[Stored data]
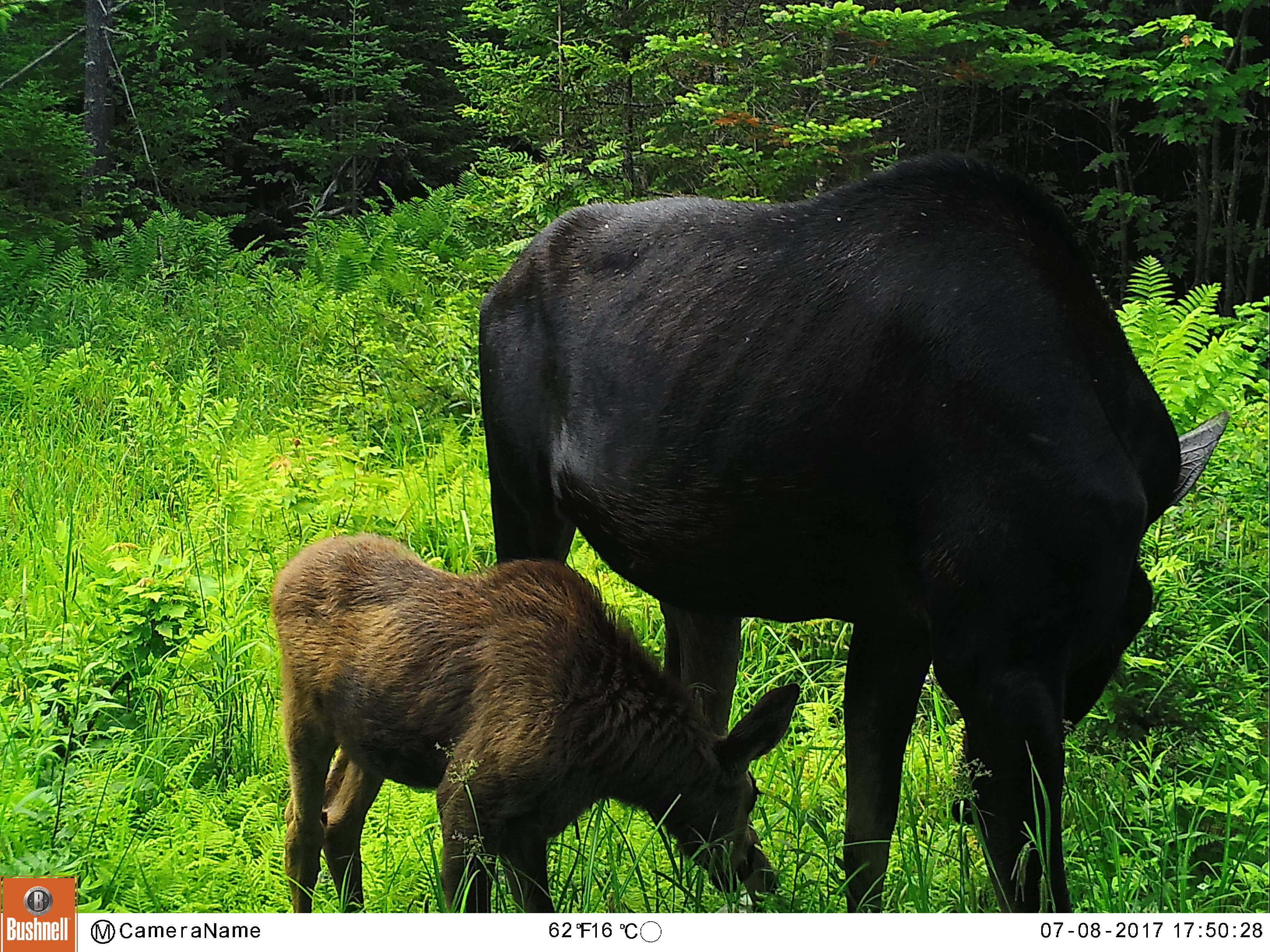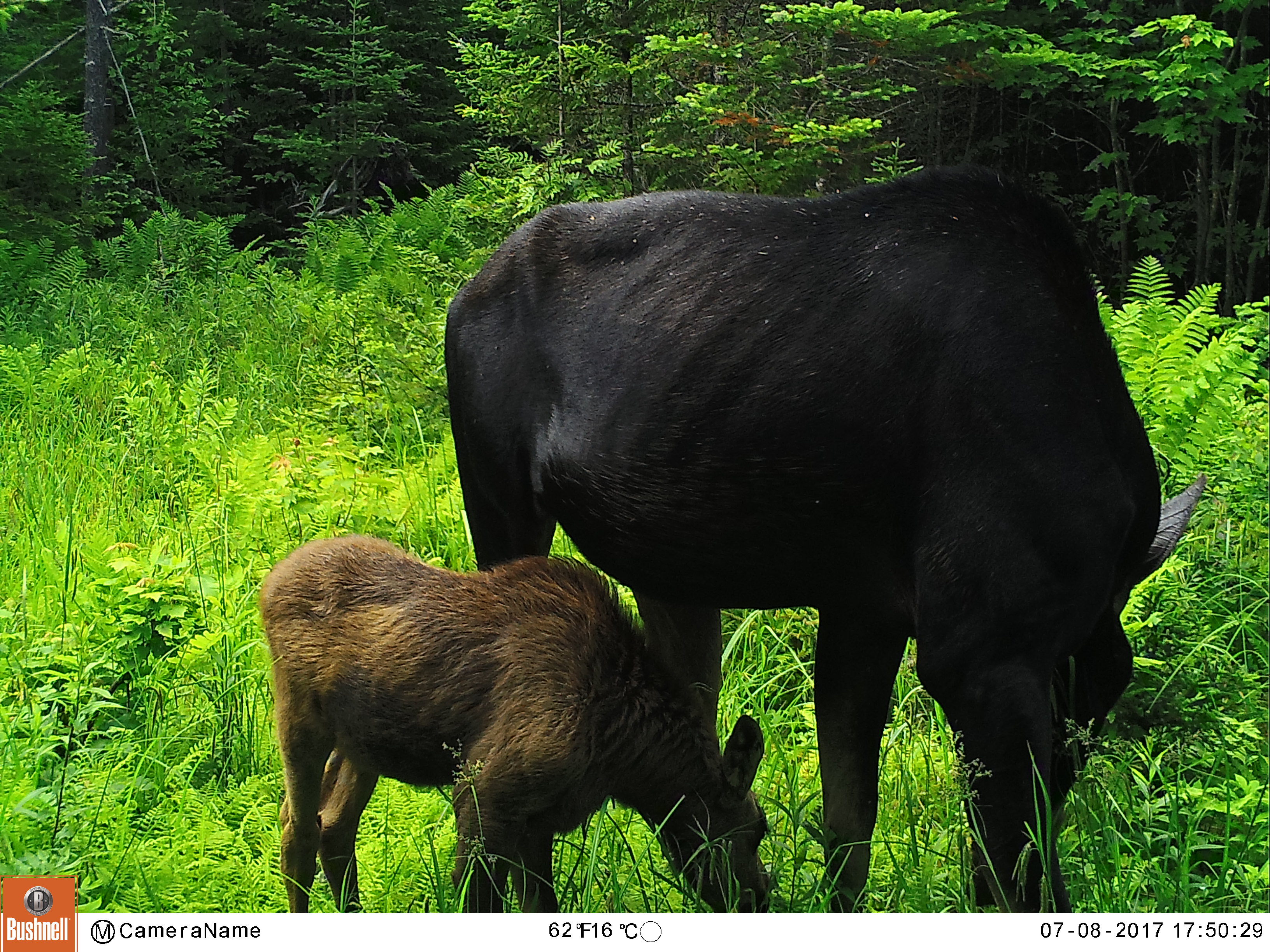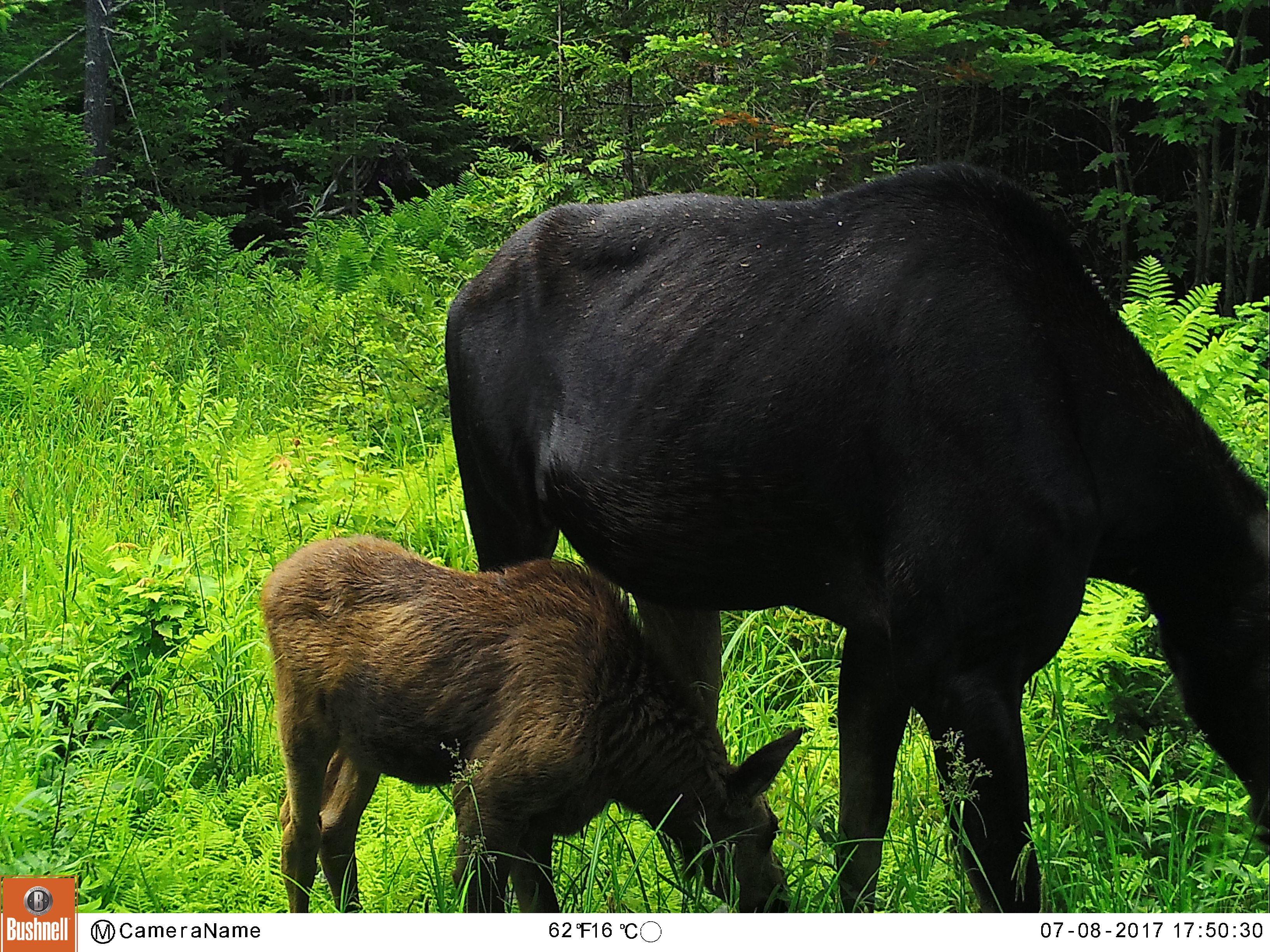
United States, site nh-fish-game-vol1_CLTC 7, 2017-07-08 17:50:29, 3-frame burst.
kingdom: Animalia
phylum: Chordata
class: Mammalia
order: Artiodactyla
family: Cervidae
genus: Alces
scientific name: Alces alces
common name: moose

__EXERCISE AIM__
Since the copy must exclude the pictures, transcribe only the text of the records, word for word.

__EXPECTED OUTPUT__
United States, site nh-fish-game-vol1_CLTC 7, 2017-07-08 17:50:29, 3-frame burst.
kingdom: Animalia
phylum: Chordata
class: Mammalia
order: Artiodactyla
family: Cervidae
genus: Alces
scientific name: Alces alces
common name: moose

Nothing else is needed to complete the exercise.